Iranwire – Iranian authorities canceled all flights to neighboring Azerbaijan and Armenia until further notice on the second day of a major flare-up in fighting over the territory of Nagorno-Karabakh.
Mohammad Mohammadi, the head of Iran’s Civil Aviation Organization, told ISNA news agency on September 20 that the measure was taken to “ensure passenger safety.”
As a result, passenger flights from Iran to Yerevan and Baku were grounded.
Meanwhile, the Azerbaijani and ethnic Armenian sides reached a cease-fire agreement to end two days of intense fighting in Azerbaijan’s separatist Nagorno-Karabakh region.
Talks between Azerbaijani officials and the region’s de facto leadership of the mostly ethnic Armenian enclave on its “reintegration” into Azerbaijan were scheduled to take place on September 20.

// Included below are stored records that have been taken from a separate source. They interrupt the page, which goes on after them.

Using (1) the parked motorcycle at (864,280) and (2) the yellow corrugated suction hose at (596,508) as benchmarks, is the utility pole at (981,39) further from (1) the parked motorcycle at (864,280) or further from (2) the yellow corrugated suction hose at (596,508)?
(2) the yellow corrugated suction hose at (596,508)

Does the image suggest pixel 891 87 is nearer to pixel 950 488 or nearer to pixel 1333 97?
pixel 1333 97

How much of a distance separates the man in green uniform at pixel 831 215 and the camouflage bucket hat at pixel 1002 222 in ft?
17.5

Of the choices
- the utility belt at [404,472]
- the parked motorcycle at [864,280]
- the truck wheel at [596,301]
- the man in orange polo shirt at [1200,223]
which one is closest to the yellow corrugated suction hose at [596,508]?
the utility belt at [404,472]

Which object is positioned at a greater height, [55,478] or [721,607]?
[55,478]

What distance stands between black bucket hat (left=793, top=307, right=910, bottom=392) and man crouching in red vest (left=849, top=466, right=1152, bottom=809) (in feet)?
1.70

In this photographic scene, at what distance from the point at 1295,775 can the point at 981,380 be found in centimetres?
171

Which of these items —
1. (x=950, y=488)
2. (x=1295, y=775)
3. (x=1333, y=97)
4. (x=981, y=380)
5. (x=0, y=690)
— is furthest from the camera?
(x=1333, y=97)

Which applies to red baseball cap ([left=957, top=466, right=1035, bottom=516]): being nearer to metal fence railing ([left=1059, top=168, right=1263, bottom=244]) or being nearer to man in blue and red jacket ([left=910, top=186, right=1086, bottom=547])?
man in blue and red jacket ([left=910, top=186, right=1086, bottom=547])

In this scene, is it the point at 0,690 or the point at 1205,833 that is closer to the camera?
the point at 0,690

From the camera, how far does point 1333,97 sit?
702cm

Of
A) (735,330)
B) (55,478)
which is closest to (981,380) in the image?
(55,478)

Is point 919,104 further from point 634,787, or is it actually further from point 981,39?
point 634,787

The previous day, Azerbaijan unleashed heavy artillery fire on Armenian positions in the mostly ethnic Armenian enclave.
The United Nations, Western powers and Russia appealed for a halt to the hostilities that have killed dozens of people and raised concerns that a full-scale war in the decades-old Caucasus hotspot could resume between Azerbaijan and Armenia.
Iranian forces deployed along the country’s borders with Azerbaijan and Armenia.
In 2020, a Russian-brokered ceasefire ended six weeks of fighting in which Azerbaijan recaptured much of Nagorno-Karabakh and surrounding districts controlled since the 1990s by ethnic Armenians with Yerevan’s support.